#### ESTRATTO DELLA FONTE ####

La volontà di pensare a una risposta sanitaria a bisogni di persone con neuro-divergenza ha un sapore di “vecchi” rimedi che vedono come unico punto di vista quello medico.
L’etichetta di malato che ha necessità di costante presenza di camici bianchi contrasta con il concetto di salute dell’OMS che la definisce, in un’ottica bio-psico-sociale, come “uno stato di totale benessere fisico, mentale e sociale” non prettamente legato all’assenza di malattia. Prospettare l’interruzione di progetti di vita avviati, considerare possibile un trasferimento di persone già inserite in un percorso virtuoso, magari dopo anni di ricerca di una realtà
adatta alle loro esigenze a cui il sanitario non ha saputo rispondere, ci sembra frutto di decisioni prese a tavolino che ignorano reali dinamiche ed esigenze di persone di cui non si
conoscono storie e portati personali, forzandoli a rientrare in rigidi schemi stigmatizzanti e lontani dalla realtà, alla mercè di esigenze di bilancio.
La successiva determina G00O43 dell’8 Gennaio 2024, che nomina le suddette unità di valutazione, aggiunge la possibilità che alcune strutture socio-assistenziali presenti sul
territorio e che accolgono alcune di queste 89 persone possano essere convertite in “microstrutture residenziali socio-riabilitative di mantenimento”. Questo significa, nei fatti, snaturare realtà nate per contrapporsi alle uniche risposte presenti sul territorio, di stampo sanitario, altamente inadeguate e fortemente istituzionalizzanti.
Questo significherebbe trasformare le loro case e i loro quotidiani luoghi di vita in presidi medici e portarli a percepirsi pazienti e non più persone.
Inoltre, l’adeguamento comporterebbe un aumento dei costi per le realtà socio assistenziali a discapito dell’ operatività, quando per sopperire alle reali esigenze sarebbe sufficiente implementare servizi e corridoi preferenziali specializzati di accoglienza nei luoghi già preposti alla cura sanitaria per tutti.
“ I ragazzi affetti da autismo e neurodivergenti si esprimono in modo non convenzionale e hanno atteggiamenti che possono risultare eccentrici e particolari a chi non li comprende, per questo è importante che accanto a loro ci sia qualcuno in grado di ascoltare il loro linguaggio, accogliere le loro manifestazioni e fornirgli il supporto necessario con amore e pazienza, in grado di non arrendersi alle difficoltà e gioire di ogni loro passo avanti e di ogni loro sorriso” dichiara Clara Brugnettini, una delle responsabili di Oikos, una casa per vivere Onlus. Spiega come questi ragazzi amino andare in pizzeria, al bar, al cinema e al lunapark. Al mare, al lago e al bowling. In piscina, allo stadio e al centro commerciale: per loro è fondamentale fare tante esperienze diverse inseriti all’interno della società, per la loro piena inclusione. Questo è possibile, o almeno lo è stato finora, perché sono state formate intorno a loro delle equipe di persone affidabili, selezionate con cura. Preparate, sensibili e pazienti, inserite in un contesto che permette loro di lavorare al meglio per il sostegno e lo sviluppo di questi ragazzi, senza scorciatoie, anzi supportate da un elevato numero di operatori in turno coadiuvati da operatori di base, responsabili, coordinatori. In costante collaborazione con loro, le famiglie di origine, che restano il perno emotivo nella loro vita.

####

• **ATTIVITÀ**
(1) Stampa il passo dell'estratto che parte da "Questo significherebbe trasformare" e arriva fino a "non più persone.".
(2) Quale ruolo ricopre Clara Brugnettini secondo l'estratto?

#### ESTRATTI DEL DATASET ####

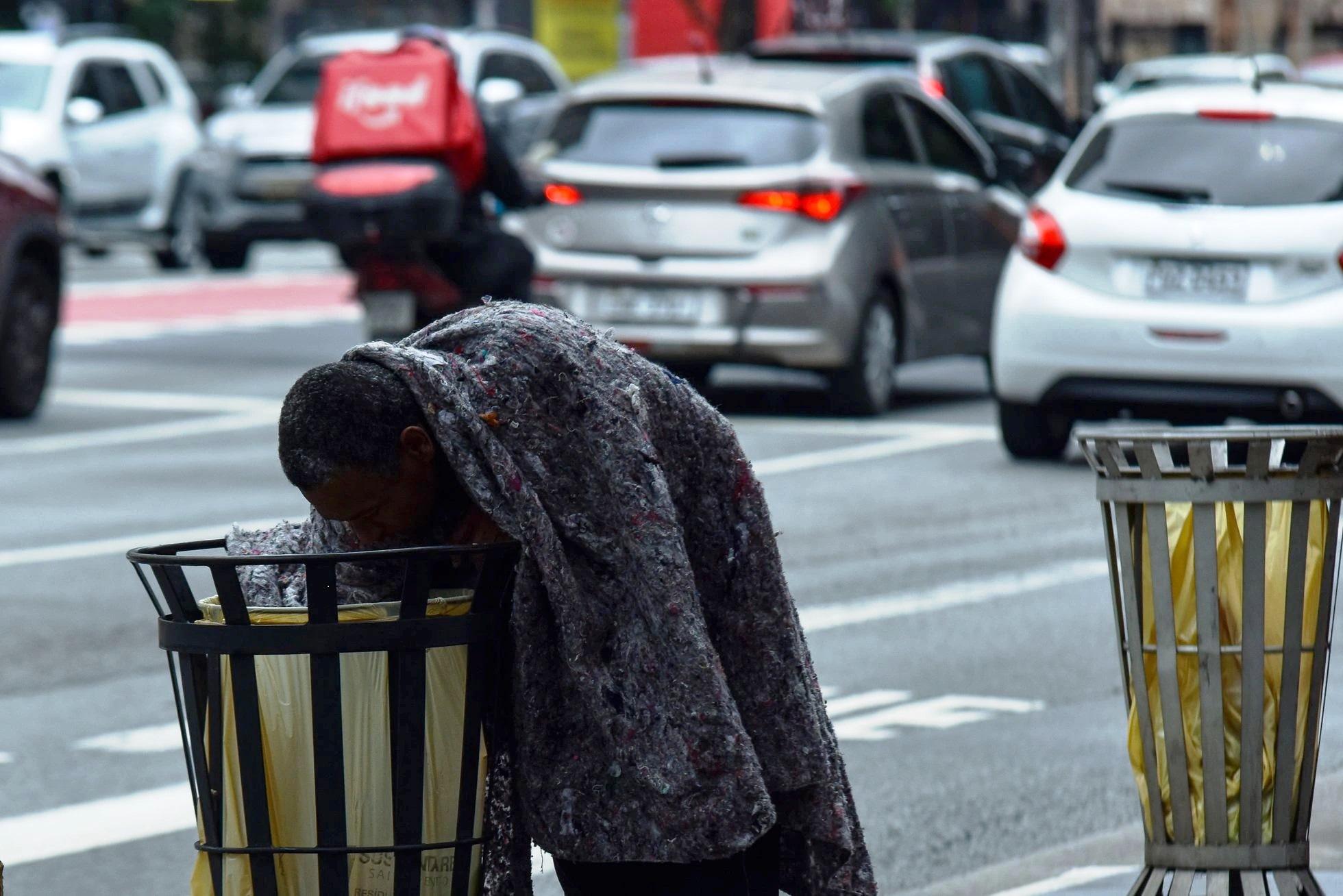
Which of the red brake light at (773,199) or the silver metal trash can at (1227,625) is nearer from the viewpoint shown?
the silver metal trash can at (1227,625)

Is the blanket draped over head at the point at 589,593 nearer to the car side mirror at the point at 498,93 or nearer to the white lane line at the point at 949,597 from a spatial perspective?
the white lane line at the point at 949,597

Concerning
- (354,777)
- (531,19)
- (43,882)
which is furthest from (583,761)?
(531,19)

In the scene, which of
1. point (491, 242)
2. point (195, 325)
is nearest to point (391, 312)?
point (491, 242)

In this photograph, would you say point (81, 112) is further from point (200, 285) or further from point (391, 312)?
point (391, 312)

####
#### ESTRATTI DEL DATASET ####

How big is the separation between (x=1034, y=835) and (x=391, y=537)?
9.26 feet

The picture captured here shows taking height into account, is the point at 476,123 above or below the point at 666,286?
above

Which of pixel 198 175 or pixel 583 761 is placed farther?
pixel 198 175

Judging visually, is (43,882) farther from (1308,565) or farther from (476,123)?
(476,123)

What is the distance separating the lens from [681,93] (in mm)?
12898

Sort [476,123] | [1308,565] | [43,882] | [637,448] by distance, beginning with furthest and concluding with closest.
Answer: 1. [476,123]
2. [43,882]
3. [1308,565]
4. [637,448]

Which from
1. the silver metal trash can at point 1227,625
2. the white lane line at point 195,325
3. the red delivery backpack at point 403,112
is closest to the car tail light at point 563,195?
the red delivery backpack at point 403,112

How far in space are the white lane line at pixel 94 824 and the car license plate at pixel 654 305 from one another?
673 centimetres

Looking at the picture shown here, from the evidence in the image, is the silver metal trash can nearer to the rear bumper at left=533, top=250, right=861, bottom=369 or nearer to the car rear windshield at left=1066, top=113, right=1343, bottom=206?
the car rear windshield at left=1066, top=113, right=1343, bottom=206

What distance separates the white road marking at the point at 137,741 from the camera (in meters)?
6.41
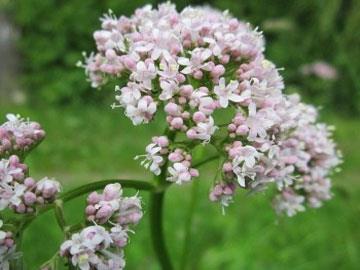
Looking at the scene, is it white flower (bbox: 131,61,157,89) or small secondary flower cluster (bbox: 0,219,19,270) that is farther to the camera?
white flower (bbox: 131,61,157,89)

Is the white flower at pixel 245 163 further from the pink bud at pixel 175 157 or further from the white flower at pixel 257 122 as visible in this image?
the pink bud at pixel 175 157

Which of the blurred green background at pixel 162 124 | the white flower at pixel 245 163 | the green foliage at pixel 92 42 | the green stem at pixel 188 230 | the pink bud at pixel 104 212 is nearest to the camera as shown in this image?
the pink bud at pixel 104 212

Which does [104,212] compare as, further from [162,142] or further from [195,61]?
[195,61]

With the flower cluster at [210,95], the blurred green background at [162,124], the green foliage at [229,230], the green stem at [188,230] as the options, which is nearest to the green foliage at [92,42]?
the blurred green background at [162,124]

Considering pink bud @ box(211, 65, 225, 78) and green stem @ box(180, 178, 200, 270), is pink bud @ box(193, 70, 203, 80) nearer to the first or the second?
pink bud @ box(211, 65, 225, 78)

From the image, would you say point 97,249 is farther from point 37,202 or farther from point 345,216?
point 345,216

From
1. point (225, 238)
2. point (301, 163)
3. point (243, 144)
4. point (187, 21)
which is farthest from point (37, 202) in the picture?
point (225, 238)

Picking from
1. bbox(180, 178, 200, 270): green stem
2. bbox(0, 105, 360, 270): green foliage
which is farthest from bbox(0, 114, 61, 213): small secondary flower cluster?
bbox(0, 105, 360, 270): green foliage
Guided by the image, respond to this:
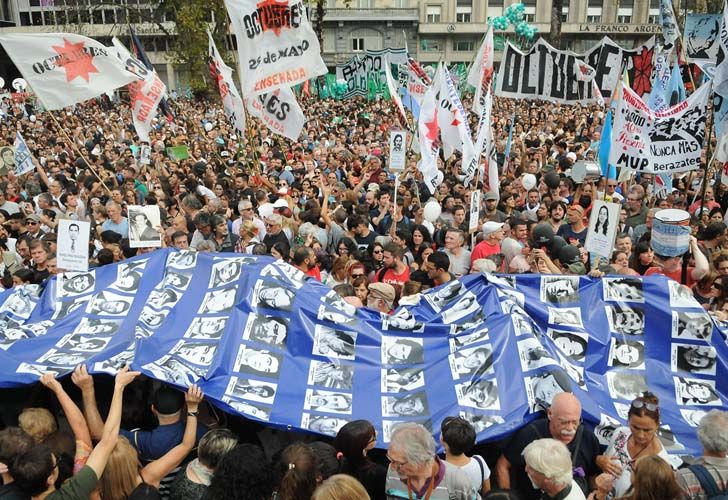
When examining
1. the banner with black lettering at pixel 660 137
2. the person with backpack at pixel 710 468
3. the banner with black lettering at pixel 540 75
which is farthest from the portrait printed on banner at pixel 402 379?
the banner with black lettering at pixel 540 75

####
#### ESTRATTI DEL DATASET ####

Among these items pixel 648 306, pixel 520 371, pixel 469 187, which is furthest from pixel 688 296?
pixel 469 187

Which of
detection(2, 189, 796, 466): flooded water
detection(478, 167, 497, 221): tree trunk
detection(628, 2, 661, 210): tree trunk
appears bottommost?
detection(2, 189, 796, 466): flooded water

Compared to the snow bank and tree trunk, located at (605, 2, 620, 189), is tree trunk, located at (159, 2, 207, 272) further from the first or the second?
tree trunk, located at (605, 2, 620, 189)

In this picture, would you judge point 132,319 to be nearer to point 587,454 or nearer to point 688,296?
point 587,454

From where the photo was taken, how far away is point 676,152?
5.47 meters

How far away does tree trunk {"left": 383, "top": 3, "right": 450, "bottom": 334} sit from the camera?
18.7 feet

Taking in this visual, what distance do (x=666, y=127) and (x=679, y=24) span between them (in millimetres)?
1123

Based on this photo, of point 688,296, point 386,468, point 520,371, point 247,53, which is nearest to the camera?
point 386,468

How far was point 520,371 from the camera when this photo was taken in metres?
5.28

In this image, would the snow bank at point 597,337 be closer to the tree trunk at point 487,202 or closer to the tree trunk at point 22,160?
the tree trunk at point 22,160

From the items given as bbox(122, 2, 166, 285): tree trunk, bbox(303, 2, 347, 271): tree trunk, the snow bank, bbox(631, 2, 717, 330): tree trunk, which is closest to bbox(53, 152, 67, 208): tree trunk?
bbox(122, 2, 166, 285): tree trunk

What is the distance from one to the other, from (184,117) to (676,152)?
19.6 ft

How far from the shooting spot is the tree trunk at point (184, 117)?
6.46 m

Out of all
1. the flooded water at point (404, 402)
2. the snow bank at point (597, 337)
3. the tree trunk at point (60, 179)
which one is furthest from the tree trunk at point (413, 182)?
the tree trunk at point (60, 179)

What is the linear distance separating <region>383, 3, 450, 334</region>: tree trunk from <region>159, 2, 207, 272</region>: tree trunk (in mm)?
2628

####

• **SOLUZIONI PER ATTIVITÀ**
(1)
Questo significherebbe trasformare le loro case e i loro quotidiani luoghi di vita in presidi medici e portarli a percepirsi pazienti e non più persone.

(2) È una delle responsabili di Oikos, una casa per vivere Onlus.